1. Sistem Pasokan Udara
Fungsi sistem pasokan udara adalah untuk mengirimkan udara dengan kecepatan angin dan volume tertentu ke dalam ruang pembakaran. Komponen utamanya adalah: casing, motor kipas, impeller kipas, tabung api senjata udara, pengontrol peredam, penyekat damper, dan pelat difusi.
2. Sistem pengapian
Fungsi sistem pengapian adalah untuk menyalakan campuran udara dan bahan bakar. Komponen utamanya adalah: transformator pengapian, elektroda pengapian, dan kabel tegangan tinggi api.
3. Sistem Pemantauan
Fungsi sistem pemantauan adalah untuk memastikan pengoperasian burner yang aman. Komponen utama dari jalur produksi pelapisan termasuk monitor nyala, monitor tekanan, termometer pemantauan eksternal, dll.
4. Sistem Bahan Bakar
Fungsi sistem bahan bakar adalah untuk memastikan bahwa pembakar membakar bahan bakar yang dibutuhkan.
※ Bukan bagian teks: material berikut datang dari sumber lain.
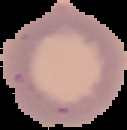
Summary:
  - Result: negative for malaria parasites
  - Image type: segmented cell region on a black background
  - Image size: 127×130 pixels
  - Preparation: thin blood filmState which parasite is depicted.
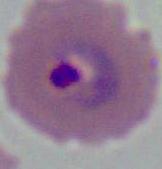
This is Plasmodium.

400x or 1000x magnification. Micrograph.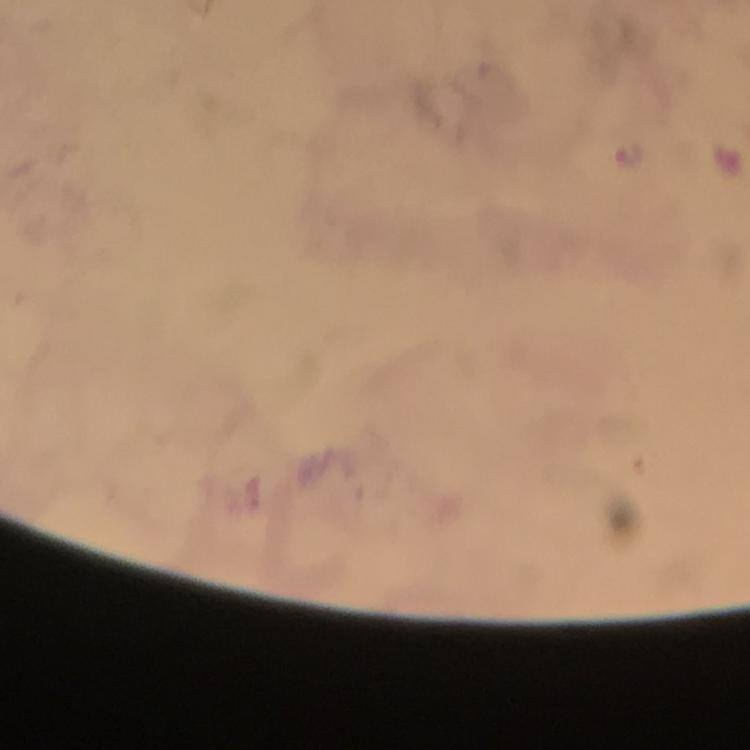

{
  "plasmodium_parasite_locations": "approximate centers as (x, y) in pixels: (630, 156)",
  "immersion_oil": "applied",
  "magnification": "100x",
  "image_size": "750×750 pixels",
  "cropped_from": "a single field of view",
  "stain": "Giemsa",
  "context": "from a diagnostic examination for malaria",
  "capture": "smartphone photograph through a microscope",
  "preparation": "thick blood film"
}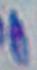

{
  "magnification": "1000x",
  "identification": "Toxoplasma gondii",
  "modality": "micrograph"
}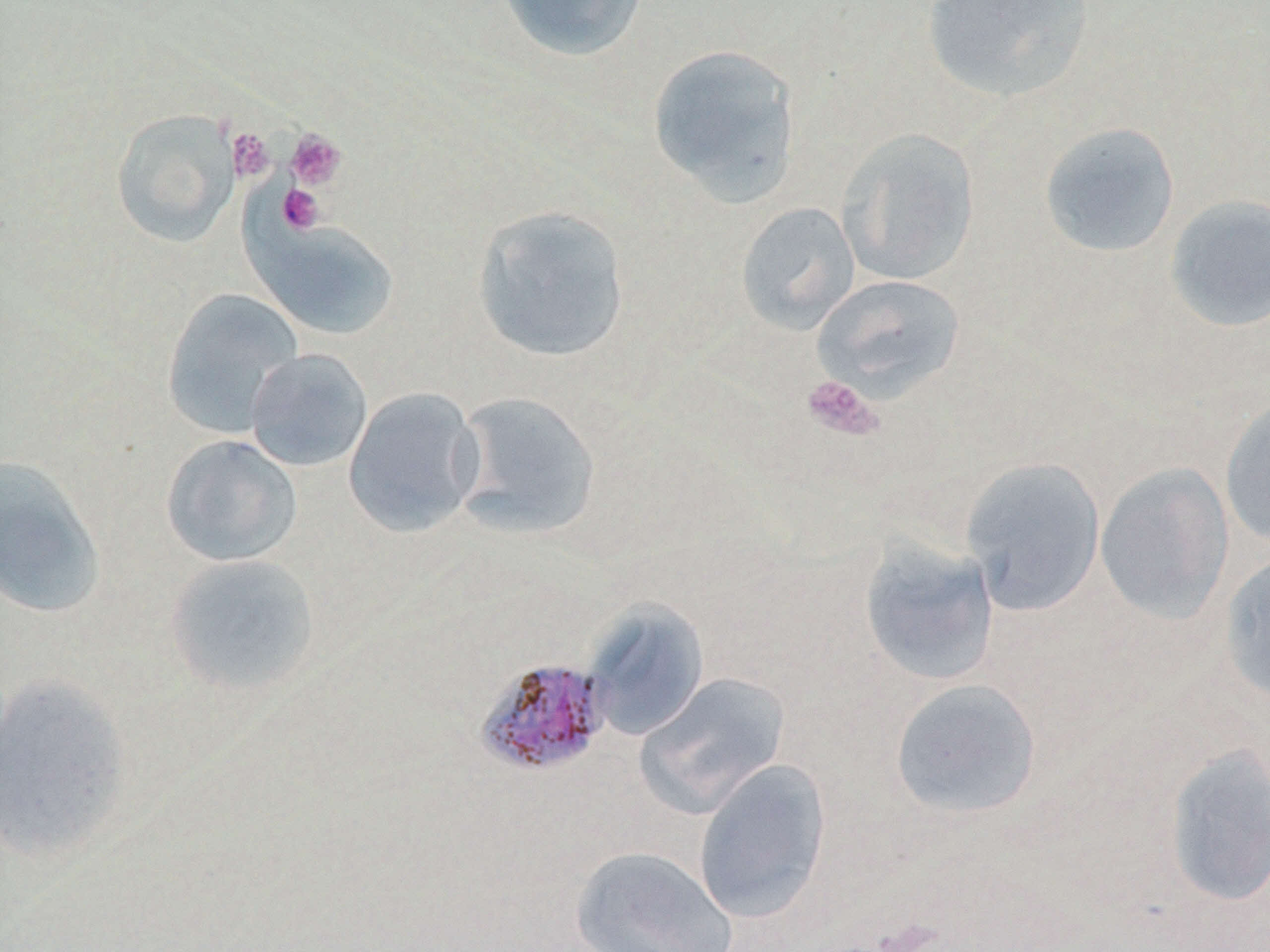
Sistem bahan bakar pembakar oli terutama meliputi: pipa dan sambungan oli, pompa oli, katup solenoid, nosel, dan preheater minyak berat. Pembakar gas terutama mencakup filter, regulator tekanan, kelompok katup solenoid, dan gugus katup solenoid pengapian.
5. Sistem Kontrol Elektronik
Sistem kontrol elektronik adalah pusat komando dan pusat kontak masing -masing sistem di atas. Komponen kontrol utama adalah pengontrol yang dapat diprogram. Pengontrol yang dapat diprogram yang berbeda dilengkapi untuk pembakar yang berbeda. Pengontrol umum yang dapat diprogram adalah: seri LFL, seri LAL, seri LOA, dan seri LGB. , Perbedaan utama adalah waktu dari setiap langkah program. Tipe Mekanik: Respons Lambat, Danfoss, Siemens dan Merek Lainnya; Jenis elektronik: Respons cepat, diproduksi di dalam negeri.